Document excerpt |

Entering edit mode
12.1 years ago
Naren
▴
1000
I have found out core genome of 30 bacterial species of same genus. I have unique genes of each species.
I am yet to determine pan genome.
I m going to compare the codon and amino acid usage, protein function annotations etc. for different sets of genes.
Will comparing these parameters for 'Core genome set' with 'set of Combined Unique genomes ' provide any useful information?
Should I compare core genome with pan genome and accessory genome as well?
Suggestions please. Thanks in advance.
The phrase pan/core genome is ambiguous. I think you are talking about the set of protein sequences, which I think is better called the pan/core proteome. A true pan/core genome analysis will incorporate all chromosomal/plasmid DNA, not just protein coding (CDS) regions.

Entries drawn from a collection
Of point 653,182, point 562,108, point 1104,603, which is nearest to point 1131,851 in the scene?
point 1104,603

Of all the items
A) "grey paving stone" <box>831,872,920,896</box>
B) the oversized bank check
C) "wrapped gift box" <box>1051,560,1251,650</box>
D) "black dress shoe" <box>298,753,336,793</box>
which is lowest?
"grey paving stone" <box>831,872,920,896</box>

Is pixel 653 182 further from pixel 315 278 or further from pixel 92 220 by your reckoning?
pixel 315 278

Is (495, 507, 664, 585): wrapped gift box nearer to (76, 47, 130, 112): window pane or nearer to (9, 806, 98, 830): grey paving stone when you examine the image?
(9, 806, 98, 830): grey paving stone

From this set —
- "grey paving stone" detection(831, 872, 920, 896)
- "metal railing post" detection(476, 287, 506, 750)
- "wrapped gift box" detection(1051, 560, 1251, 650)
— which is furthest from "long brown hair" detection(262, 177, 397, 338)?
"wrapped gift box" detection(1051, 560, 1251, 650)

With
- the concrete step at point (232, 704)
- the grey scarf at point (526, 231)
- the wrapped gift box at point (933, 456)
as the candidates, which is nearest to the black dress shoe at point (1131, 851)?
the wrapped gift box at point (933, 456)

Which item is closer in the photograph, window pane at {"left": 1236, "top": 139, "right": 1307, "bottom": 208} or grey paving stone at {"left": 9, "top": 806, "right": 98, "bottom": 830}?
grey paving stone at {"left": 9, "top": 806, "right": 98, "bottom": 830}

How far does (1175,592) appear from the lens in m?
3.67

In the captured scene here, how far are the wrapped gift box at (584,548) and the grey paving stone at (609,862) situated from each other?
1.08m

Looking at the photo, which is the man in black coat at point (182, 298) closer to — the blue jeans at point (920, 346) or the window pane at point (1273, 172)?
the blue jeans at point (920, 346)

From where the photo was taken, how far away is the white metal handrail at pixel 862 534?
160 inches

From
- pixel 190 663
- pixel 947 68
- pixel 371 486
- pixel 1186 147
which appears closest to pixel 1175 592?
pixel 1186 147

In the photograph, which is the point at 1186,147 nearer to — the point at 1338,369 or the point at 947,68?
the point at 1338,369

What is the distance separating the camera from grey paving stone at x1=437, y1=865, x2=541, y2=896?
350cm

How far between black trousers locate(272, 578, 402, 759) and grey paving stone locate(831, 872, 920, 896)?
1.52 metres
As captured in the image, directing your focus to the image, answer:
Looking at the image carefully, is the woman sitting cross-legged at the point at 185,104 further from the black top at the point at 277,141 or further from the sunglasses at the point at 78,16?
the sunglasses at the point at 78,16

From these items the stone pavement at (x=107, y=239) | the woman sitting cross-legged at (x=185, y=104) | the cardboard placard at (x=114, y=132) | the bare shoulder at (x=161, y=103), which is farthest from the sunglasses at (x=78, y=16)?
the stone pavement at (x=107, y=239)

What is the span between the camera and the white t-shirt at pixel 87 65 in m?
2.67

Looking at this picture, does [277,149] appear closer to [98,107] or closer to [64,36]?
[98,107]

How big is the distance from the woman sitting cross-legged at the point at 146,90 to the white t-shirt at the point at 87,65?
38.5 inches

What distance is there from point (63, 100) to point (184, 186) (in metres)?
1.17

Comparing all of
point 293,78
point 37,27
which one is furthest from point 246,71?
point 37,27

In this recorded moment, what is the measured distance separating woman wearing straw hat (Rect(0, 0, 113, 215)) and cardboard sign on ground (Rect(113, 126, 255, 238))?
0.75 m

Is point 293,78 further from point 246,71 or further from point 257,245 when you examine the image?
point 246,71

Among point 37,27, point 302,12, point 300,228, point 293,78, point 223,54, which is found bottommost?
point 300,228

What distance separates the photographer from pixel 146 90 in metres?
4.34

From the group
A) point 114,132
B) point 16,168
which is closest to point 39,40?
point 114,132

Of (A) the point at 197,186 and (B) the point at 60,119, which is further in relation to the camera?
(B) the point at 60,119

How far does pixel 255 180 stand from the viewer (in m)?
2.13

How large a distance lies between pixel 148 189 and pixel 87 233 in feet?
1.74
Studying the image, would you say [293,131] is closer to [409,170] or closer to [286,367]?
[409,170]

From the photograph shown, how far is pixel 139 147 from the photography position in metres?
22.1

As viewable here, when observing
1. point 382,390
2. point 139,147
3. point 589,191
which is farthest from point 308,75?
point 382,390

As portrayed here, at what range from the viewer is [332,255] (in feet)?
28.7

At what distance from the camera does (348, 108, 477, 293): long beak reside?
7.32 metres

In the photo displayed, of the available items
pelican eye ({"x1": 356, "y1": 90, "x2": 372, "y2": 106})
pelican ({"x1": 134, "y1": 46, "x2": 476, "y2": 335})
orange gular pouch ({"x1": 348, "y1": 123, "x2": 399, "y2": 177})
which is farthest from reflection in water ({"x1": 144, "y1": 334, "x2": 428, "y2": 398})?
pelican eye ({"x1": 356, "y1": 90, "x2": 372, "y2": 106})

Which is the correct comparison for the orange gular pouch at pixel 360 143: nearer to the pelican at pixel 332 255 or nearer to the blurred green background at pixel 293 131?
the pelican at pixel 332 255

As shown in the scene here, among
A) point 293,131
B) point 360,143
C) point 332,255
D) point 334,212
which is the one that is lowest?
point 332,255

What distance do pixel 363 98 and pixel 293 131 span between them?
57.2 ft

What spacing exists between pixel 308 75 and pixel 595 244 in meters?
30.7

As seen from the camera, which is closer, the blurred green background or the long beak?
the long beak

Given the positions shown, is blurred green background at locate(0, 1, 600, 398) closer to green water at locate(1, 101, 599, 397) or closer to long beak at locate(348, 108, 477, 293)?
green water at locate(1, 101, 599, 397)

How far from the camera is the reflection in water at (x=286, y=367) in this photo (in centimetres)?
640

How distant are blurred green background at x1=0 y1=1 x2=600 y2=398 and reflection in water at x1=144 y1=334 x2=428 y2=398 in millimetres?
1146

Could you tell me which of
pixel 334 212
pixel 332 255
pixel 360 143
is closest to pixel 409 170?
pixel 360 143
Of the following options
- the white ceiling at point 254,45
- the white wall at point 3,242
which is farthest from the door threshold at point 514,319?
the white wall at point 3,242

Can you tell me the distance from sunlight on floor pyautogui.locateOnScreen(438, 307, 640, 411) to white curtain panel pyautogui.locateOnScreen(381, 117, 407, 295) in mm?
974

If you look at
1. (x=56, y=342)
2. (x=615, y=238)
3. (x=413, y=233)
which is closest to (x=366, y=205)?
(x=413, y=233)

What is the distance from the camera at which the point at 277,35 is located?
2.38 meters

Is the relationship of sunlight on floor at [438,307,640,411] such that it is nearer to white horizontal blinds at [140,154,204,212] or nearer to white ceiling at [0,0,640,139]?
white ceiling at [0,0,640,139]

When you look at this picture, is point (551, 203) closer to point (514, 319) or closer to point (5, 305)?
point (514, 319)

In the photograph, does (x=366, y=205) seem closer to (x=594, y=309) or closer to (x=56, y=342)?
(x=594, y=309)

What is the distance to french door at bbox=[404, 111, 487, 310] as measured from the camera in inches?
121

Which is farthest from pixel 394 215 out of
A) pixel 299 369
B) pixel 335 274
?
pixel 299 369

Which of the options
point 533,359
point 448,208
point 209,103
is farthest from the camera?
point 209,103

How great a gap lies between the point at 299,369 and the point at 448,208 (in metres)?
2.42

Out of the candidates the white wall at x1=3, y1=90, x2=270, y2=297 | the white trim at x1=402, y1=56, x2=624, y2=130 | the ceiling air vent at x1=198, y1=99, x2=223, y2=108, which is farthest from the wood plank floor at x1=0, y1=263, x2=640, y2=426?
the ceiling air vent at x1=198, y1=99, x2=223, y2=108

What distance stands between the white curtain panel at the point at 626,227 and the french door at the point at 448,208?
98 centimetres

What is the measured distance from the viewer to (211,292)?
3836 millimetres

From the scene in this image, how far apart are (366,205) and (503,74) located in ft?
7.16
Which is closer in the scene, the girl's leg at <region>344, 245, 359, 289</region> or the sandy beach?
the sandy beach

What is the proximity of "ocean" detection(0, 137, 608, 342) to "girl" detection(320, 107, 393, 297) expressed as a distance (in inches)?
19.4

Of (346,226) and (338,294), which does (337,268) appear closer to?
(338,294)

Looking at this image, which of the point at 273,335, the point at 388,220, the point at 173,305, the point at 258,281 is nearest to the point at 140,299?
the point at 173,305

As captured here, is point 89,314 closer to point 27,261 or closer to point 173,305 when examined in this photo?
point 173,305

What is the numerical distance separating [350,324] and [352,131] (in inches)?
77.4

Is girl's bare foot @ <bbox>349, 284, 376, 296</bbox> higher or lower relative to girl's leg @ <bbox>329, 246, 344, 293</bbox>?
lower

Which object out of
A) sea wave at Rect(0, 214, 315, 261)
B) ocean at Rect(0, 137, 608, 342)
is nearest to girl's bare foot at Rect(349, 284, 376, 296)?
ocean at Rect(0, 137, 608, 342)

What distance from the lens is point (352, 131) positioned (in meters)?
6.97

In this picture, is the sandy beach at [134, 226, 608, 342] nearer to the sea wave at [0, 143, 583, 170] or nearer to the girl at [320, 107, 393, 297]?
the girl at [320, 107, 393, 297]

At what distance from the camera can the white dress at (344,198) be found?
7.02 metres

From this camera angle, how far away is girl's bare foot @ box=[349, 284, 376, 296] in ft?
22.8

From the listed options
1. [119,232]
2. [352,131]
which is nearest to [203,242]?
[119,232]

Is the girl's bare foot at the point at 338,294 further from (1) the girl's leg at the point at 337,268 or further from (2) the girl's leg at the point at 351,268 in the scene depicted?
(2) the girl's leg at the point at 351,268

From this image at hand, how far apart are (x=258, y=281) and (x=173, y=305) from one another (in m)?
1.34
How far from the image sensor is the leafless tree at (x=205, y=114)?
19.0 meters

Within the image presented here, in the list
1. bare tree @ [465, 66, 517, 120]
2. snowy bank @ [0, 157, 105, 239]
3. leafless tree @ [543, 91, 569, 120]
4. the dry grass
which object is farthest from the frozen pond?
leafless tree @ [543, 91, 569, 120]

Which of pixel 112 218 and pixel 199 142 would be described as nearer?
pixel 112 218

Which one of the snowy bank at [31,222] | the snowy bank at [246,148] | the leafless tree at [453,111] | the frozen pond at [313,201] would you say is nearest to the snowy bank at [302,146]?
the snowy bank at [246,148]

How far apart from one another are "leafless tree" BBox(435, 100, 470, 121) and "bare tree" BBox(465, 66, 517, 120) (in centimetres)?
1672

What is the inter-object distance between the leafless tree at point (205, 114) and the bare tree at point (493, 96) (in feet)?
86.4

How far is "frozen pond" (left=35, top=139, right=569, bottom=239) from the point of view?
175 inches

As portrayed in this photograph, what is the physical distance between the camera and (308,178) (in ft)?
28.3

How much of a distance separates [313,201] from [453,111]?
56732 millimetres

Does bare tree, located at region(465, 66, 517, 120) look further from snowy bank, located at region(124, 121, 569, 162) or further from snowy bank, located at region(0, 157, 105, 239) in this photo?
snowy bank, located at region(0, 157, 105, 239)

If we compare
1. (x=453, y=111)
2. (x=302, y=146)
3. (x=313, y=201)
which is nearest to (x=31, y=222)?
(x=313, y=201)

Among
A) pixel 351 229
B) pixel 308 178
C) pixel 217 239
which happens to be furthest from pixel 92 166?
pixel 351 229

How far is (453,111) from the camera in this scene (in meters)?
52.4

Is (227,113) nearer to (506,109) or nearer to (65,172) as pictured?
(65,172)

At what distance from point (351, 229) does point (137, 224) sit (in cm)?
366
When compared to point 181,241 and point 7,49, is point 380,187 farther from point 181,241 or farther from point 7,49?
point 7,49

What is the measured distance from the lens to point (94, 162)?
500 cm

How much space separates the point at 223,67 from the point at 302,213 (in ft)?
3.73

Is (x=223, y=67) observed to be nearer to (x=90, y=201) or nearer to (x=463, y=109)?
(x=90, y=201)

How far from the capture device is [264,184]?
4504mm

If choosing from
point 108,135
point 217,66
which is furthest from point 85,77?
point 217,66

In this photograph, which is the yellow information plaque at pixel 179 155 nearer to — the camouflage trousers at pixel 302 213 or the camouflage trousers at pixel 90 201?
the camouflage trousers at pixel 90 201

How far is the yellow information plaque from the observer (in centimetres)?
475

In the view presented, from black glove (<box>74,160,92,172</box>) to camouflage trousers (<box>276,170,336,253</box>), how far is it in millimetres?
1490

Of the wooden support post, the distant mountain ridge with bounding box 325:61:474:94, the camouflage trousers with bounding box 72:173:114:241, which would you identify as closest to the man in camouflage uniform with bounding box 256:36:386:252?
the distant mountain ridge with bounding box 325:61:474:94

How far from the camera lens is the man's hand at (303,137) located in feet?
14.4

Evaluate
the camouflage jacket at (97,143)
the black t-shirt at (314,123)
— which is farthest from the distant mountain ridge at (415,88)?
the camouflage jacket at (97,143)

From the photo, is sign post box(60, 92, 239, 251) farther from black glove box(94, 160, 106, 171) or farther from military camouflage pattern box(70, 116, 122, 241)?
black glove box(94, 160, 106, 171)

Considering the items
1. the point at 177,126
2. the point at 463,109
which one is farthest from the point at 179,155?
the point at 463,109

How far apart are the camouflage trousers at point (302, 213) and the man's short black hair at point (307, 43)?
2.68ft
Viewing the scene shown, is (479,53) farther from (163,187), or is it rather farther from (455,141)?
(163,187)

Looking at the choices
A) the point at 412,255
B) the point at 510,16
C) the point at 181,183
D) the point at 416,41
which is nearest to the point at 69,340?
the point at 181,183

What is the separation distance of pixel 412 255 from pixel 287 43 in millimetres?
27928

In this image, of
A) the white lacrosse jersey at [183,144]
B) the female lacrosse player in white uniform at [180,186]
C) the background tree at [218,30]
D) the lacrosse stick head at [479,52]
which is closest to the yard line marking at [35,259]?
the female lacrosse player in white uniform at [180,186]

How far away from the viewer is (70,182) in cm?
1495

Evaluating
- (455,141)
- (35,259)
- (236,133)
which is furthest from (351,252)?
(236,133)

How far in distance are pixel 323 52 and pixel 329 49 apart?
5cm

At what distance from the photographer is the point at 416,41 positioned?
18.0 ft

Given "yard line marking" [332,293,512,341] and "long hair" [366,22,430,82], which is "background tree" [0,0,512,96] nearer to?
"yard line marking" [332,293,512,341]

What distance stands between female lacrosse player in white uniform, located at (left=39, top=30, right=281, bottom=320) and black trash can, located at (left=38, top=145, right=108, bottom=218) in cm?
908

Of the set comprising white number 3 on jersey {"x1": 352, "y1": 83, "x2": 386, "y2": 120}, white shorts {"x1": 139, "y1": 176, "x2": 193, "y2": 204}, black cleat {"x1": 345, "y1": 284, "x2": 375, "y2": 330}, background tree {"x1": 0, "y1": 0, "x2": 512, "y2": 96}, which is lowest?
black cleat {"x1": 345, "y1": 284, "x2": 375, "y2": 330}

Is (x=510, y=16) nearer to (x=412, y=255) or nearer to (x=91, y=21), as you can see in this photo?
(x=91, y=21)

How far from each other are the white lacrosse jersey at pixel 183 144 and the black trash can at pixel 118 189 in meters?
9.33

About this exercise |
Please continue the forum thread on comparing core and pan genomes of bacterial species, picking up right after its final sentence.

Answer box |
Thanks for the reply @Torst, You are right, I should use the term Proteome, I have determined common orthologs in all 30 bacterial proteomes using NCBI BLAST. I will be comparing their function annotations. I want to determine what percent of proteins come under different functional categories in core proteome and compare it with the same in Pan proteome? My question is what this comparison may reveal ? or what else should I do with such data to make it publishable.
If you have 30 bacteria, there are 2^30 (1 billion) possible protein-membership sets, as each protein (ortholog group or unique singelton) can be in or not-in each of the genomes. The core proteome are those proteins that are in each of the 30 genomes.